## [Extract provided]
Keyword spotting has become an essential access point for virtual assistants. Vocalized keywords such as Alexa, Hey Google, or Hey Siri can be used to initiate search queries and issue commands to mobile phones and smart speakers. The underlying algorithms must process streaming audio—the majority of which must be ignored—and trigger quickly and reliably when needed.
Neural networks have achieved state-of-the-art performance in automatic speech recognition tasks [dnn_asr, dnn_lvsr, e2e_sr]. Applications of neural networks to keyword spotting have also been explored, particularly within the contexts of quality improvement and latency reduction for low-resource environments [small_fp_kws, mtl_wce_kws, hey_siri, comp_td_nn_kws, kws_smp, cascade_kws] and end-to-end model training [e2e_kws].
Federated Learning (FL) [fedlearn] is a decentralized computation paradigm that can be used to train neural networks directly on-device. In FL, all model updates shared by devices with the server are ephemeral (only stored temporarily in server memory), focused (only relevant to a specific training task), and aggregated (only processed collectively with updates from other devices across the population). In conjunction with techniques such as differential privacy [dp, dl_dp] and secure aggregation [secagg], FL can integrate strong anonymity and privacy guarantees into the neural network training process.
Federated learning provides a path to train keyword models at the edge, on real user data, as opposed to proxy data. In contrast, centrally-trained keyword-spotting models use proxy data, since false accepts (in which the keyword-spotter accidentally triggers) are not logged.
Multiple production models have been trained with federated learning, including next-word prediction [flnwp], emoji prediction [fl_emoji]
, n-gram language models[fl_ngram], and query suggestions [fl_c2q] for mobile keyboards. Many of these models achieve better performance as a result of the additional signals and unbiased data available on-device. Recently, the feasibility of training keyword-spotting algorithms with FL has been explored with smaller datasets [fed_kws].

## [Provided material]
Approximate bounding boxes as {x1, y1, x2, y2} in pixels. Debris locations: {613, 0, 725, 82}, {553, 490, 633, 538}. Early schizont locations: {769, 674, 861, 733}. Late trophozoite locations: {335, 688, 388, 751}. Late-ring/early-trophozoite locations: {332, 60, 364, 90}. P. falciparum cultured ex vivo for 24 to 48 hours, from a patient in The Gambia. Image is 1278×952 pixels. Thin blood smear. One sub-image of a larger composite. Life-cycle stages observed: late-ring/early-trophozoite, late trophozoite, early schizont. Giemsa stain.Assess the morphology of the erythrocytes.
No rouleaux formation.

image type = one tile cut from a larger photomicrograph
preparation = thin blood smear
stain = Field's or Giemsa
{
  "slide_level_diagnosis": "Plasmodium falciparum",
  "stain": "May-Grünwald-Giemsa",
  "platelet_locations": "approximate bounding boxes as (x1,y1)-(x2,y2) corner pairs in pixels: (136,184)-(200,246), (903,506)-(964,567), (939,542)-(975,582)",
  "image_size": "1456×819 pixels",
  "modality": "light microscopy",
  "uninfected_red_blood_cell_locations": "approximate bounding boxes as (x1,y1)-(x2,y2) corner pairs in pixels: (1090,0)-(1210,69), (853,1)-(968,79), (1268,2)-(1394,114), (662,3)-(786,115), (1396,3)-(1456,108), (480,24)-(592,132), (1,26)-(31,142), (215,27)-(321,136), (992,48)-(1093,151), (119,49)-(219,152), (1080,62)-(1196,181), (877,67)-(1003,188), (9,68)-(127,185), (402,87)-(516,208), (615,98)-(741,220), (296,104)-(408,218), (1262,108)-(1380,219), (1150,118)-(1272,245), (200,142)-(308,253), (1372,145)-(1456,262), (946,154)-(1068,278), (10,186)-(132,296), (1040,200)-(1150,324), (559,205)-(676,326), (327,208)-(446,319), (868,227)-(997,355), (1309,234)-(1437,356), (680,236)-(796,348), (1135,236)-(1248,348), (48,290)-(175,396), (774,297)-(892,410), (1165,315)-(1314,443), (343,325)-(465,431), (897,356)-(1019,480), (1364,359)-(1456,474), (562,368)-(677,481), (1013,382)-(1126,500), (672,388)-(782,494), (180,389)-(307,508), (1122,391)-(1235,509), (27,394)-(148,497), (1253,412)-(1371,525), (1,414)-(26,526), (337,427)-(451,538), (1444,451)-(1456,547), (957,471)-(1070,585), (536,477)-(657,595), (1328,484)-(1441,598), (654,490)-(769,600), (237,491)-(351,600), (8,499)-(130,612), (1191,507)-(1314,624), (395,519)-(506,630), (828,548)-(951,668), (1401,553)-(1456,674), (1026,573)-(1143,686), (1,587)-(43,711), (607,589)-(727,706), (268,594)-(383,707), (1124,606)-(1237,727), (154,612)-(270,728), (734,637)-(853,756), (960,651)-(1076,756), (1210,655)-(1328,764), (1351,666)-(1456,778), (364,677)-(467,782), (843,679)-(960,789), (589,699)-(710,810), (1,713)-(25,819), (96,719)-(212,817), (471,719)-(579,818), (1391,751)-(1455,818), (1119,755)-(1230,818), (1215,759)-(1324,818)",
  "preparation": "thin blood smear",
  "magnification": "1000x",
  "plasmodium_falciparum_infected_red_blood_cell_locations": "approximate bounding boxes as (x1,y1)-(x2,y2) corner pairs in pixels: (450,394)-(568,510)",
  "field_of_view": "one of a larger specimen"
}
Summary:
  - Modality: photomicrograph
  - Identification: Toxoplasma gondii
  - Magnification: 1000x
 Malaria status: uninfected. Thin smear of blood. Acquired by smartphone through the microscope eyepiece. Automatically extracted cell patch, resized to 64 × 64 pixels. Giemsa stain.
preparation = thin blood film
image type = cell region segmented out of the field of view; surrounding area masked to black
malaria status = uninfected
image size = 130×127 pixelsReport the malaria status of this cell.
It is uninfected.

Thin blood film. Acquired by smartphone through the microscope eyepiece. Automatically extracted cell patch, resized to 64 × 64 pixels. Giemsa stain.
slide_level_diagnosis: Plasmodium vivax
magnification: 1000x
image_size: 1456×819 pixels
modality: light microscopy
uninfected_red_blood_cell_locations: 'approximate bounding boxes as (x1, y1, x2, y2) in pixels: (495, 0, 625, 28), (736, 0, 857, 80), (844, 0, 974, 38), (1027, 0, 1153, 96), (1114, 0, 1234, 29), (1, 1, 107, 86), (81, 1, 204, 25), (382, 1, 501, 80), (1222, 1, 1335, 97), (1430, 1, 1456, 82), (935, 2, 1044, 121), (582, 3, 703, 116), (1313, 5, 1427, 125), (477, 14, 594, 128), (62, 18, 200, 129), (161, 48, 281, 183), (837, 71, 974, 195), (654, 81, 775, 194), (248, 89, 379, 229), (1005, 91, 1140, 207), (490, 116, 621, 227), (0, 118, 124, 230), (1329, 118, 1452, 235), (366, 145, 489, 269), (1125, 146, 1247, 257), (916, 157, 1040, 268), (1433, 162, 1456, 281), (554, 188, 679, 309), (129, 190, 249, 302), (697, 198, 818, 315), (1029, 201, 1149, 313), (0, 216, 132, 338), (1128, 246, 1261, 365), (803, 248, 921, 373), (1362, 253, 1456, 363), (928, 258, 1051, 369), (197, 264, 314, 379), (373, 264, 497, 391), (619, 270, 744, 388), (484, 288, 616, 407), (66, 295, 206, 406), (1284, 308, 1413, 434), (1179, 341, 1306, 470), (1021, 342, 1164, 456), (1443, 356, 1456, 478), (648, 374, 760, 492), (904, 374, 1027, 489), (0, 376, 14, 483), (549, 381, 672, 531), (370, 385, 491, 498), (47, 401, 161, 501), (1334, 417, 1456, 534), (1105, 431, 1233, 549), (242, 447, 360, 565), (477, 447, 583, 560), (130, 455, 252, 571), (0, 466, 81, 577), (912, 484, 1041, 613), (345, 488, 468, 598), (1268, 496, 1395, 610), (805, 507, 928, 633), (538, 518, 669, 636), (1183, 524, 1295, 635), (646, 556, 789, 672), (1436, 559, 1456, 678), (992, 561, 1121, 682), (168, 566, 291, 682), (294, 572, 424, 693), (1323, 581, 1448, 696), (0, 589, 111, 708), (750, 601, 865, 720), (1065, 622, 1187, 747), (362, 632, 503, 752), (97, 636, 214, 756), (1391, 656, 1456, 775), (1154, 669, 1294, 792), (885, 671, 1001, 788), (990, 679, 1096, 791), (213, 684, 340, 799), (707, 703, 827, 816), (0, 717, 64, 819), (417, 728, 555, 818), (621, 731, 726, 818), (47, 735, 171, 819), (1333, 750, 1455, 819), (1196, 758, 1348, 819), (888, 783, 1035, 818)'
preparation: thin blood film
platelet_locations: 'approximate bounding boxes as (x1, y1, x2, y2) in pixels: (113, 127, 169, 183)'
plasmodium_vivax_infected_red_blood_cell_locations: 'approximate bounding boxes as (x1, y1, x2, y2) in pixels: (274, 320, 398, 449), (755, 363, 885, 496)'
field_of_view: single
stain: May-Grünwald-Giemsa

## [Set problem A]
Using the passage on keyword spotting, answer the following:
(i) Which vocalized keywords are listed as examples?
(ii) Which three terms describe the model updates that devices share with the server in federated learning?
(iii) Why do centrally-trained keyword-spotting models use proxy data?
## [Set problem B]
From the passage on keyword spotting, return the part that opens with the words containing "Keyword spotting has" and closes with "reliably when needed.".

## [Complete response A]
(i) Alexa, Hey Google, and Hey Siri.
(ii) Ephemeral, focused, and aggregated.
(iii) False accepts, in which the keyword-spotter accidentally triggers, are not logged.

## [Complete response B]
Keyword spotting has become an essential access point for virtual assistants. Vocalized keywords such as Alexa, Hey Google, or Hey Siri can be used to initiate search queries and issue commands to mobile phones and smart speakers. The underlying algorithms must process streaming audio—the majority of which must be ignored—and trigger quickly and reliably when needed.